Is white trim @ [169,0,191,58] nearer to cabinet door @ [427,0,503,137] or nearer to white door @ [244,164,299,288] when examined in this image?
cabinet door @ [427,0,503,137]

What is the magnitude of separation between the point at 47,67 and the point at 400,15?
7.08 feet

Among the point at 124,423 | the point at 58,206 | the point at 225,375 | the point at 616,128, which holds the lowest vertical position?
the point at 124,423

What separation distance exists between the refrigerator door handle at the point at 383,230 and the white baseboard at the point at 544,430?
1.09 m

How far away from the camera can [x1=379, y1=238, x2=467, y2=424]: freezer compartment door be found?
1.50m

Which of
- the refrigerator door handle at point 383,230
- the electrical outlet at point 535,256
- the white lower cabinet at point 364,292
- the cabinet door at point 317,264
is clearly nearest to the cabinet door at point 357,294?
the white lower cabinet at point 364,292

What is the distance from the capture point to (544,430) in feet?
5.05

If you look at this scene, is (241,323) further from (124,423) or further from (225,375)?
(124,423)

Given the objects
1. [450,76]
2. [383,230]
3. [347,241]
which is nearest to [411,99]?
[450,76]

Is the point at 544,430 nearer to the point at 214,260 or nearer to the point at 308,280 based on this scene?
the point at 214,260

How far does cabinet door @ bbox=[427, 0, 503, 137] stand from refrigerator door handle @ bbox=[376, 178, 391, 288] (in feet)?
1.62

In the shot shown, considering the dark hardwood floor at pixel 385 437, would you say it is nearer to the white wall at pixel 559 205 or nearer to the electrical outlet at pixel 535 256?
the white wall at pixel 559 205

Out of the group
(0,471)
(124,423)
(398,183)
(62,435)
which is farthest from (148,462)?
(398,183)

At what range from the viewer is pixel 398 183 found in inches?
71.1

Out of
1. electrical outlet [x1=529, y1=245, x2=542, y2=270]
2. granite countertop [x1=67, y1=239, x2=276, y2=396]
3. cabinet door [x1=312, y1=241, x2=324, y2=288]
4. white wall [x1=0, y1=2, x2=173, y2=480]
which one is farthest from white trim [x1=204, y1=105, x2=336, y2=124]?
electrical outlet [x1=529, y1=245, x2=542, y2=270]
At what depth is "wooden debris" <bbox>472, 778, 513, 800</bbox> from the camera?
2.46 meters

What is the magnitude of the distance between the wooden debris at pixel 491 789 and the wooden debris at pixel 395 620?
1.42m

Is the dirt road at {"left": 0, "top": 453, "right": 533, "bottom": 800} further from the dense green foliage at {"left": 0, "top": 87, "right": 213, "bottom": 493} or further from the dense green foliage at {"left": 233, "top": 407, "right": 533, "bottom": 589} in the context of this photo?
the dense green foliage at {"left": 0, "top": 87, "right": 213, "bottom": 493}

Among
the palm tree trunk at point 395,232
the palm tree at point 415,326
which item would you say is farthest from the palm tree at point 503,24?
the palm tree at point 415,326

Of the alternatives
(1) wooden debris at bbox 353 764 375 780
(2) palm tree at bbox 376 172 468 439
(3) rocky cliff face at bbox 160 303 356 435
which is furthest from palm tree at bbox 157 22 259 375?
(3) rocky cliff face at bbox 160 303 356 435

------------------------------

Exercise directions:
Please quote exactly the lines from the one containing "At what depth" through the last line of the records above, both included, and nothing else.

Full response:
At what depth is "wooden debris" <bbox>472, 778, 513, 800</bbox> from the camera?
2.46 meters

What is the magnitude of the distance between the wooden debris at pixel 491 789 and the wooden debris at pixel 395 620?
1.42m

Is the dirt road at {"left": 0, "top": 453, "right": 533, "bottom": 800} further from the dense green foliage at {"left": 0, "top": 87, "right": 213, "bottom": 493} or further from the dense green foliage at {"left": 233, "top": 407, "right": 533, "bottom": 589} in the context of this photo?
the dense green foliage at {"left": 0, "top": 87, "right": 213, "bottom": 493}

Among
the palm tree trunk at point 395,232
the palm tree at point 415,326
which item would you say is farthest from the palm tree at point 503,24?
the palm tree at point 415,326

Of the alternatives
(1) wooden debris at bbox 353 764 375 780
(2) palm tree at bbox 376 172 468 439
(3) rocky cliff face at bbox 160 303 356 435
which is furthest from palm tree at bbox 157 22 259 375?
(3) rocky cliff face at bbox 160 303 356 435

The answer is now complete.